Je ne sais que très peu de choses de Torticoli, hormis que le groupe est originaire de Lyon et que la formation en live est, au choix, trio ou quatuor (un chanteur occupe cette place vacillante). J'ai cru comprendre qu'il existait ainsi, en quelque sorte, deux Torticoli, le trio plutôt free-noise et le quatuor plus rentre-dedans. Sur cette première demo, c'est le trio que l'on jugera, puisque de la voix, ici, nous n'en entendrons pas le moindre souffle. Deux guitares et une batterie, c'est avec cet arsenal que le groupe explore les frontières les plus bruitistes d'un rock bluesy batailleur. Techniques mais avant tout viscérales, les guitares explosent et débordent de tout part. On se laisse rapidement submerger par la richesse presque agressive du groupe.
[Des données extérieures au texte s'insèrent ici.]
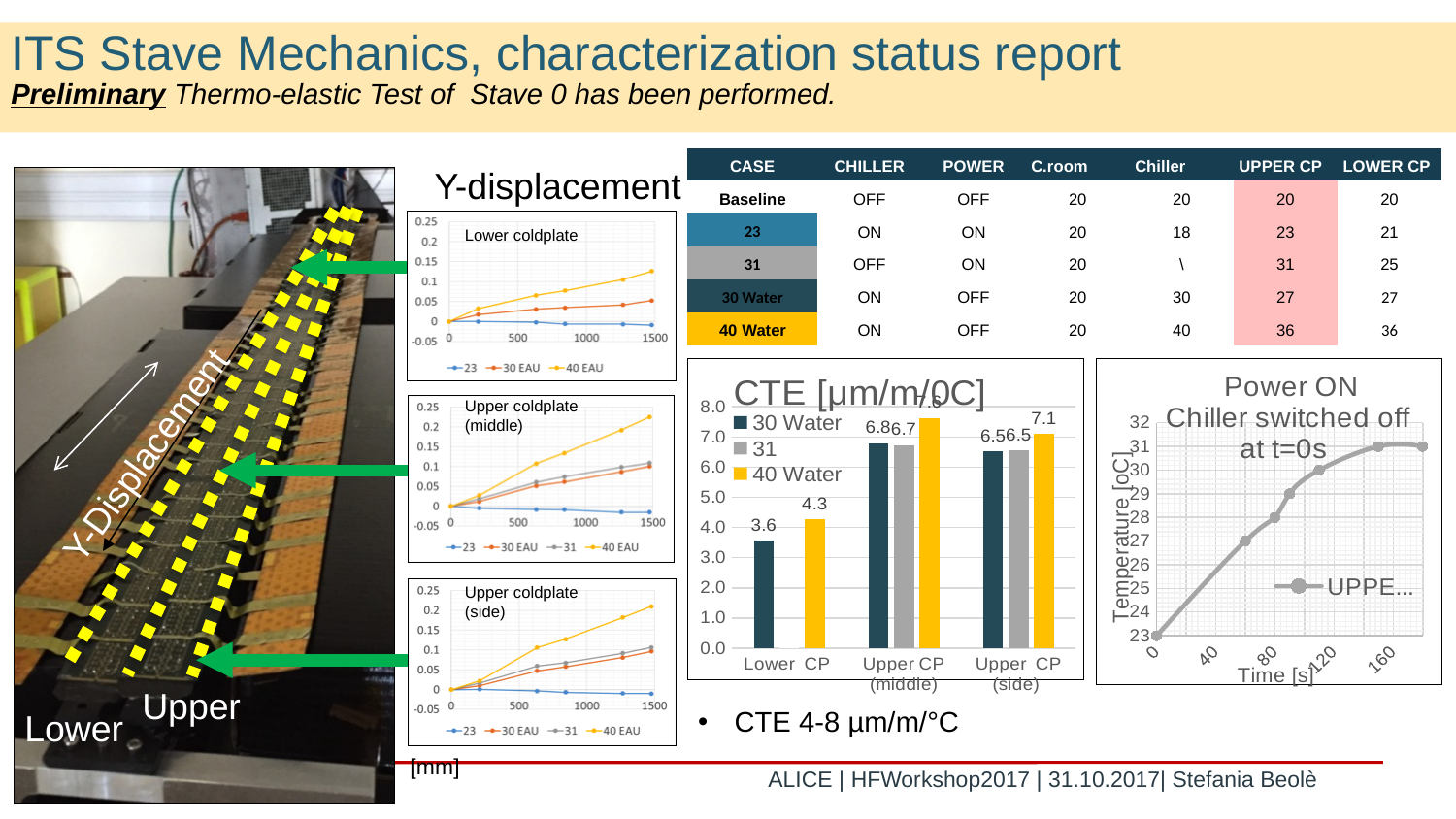
In the CTE [µm/m/°C] bar chart, what is the 40 Water value for Lower CP? 4.3 In the 'Power ON Chiller switched off at t=0s' chart, does the temperature rise or fall as time increases? rise How many categories are shown on the x axis of the CTE [µm/m/°C] chart? 3 In the CTE [µm/m/°C] bar chart, which category has the highest 40 Water value? Upper CP (middle) In the CTE [µm/m/°C] bar chart, what is the 31 value for Upper CP (middle)? 6.7 How many series does the legend of the CTE [µm/m/°C] chart list? 3 In the CTE [µm/m/°C] bar chart, which is larger for Lower CP: the 30 Water value or the 40 Water value? 40 Water How many series does the legend of the 'Lower coldplate' Y-displacement chart list? 3 In the CTE [µm/m/°C] bar chart, what is the difference between the 40 Water and 30 Water values for Lower CP? 0.7 What kind of chart is the CTE [µm/m/°C] chart? bar chart In the CTE [µm/m/°C] bar chart, what is the 40 Water value for Upper CP (side)? 7.1 In the CTE [µm/m/°C] bar chart, what is the 30 Water value for Lower CP? 3.6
On n'a pas peur d'accumuler les plans chez Torticoli, mais quand quantité et qualité sont toutes les deux rendez-vous, il n'y a vraiment pas de quoi se gêner. De temps en temps, les riffs se font moins querelleurs, et le vibrato vient s'imposer dans ces interruptions, comme une tirade arrêtée au milieu d'un mot, dont l'auditoire serait accroché aux lèvres, à attendre impatiemment la prochaine syllabe. Du côté du batteur, on est tout aussi inventif, et on aime, comme ses camarades, en mettre de partout. L'enregistrement sonne très live et on ne pourra point leur reprocher un manque d'énergie, et je ne précise pas cela pour mépriser un autre aspect de cet enregistrement, car les trois instruments sont intelligibles à souhait et parfaitement rendus. La prochaine livraison sera peut-être signée par quatre paires de main, on la souhaite dans les deux cas tout autant fiévreuse.

vendredi 11 mai 2012

Owun - Le fantôme de Gustav


Owun est un groupe qui a eu le temps d'en vivre, des aventures (que je tairais mais dont vous trouverez un résumé sur une de leurs pages internet), depuis sa création en 1992. Après deux albums, Sillon et Ostensible?, respectivement en 1998 et 2001, le combo grenoblois se reforme en 2007, accueille un second guitariste et se lance dans la composition de ce qui va devenir Le fantôme de Gustav. Si le Owun de 1998 œuvrait dans un noise rock finalement assez convenu, Ostensible? marquait déjà une volonté d'expérimentations louable, le nouvel Owun quant à lui a placé ses ambitions à un niveau encore supérieur. A la fois hétéroclite mais puissamment homogène, expérimental sans en avoir l'air, Le fantôme de Gustav possède les qualités qui manquent à bon nombre d'autres groupes, attirant par la qualité de ses compositions et passionnant par sa recherche esthétique. On se demande bien comment une simple "formation de rock classique" (guitares, basse, batterie) réussit à sortir de telles sonorités, parfois légères et psychédéliques, et d'autres fois au contraire extrêmement pesantes. Mouvements machinaux, répétitions industrielles; le chant, lui, est toujours noyé derrière, sous d'épaisses couches de réverbe. On pense de temps en temps à un autre groupe grenoblois, Rien (que l'on retrouve d'ailleurs dans les remerciements), notamment dans les morceaux Berceaux et Muralité. Et puis il y a Carbone, qui saute aux oreilles par sa familiarité avec le Liars de l'époque Drums Not Dead, mais surtout par son efficacité imposante. Seul Volux +, qui vient clôturer l'album, fait figure d'outsider et sonne comme une révérence aux premiers amours de Owun. Le successeur de Le fantôme de Gustav (sous-titré "volume premier"), devrait cette fois réussir à mettre moins de dix ans pour nous parvenir; on l'espère sincèrement.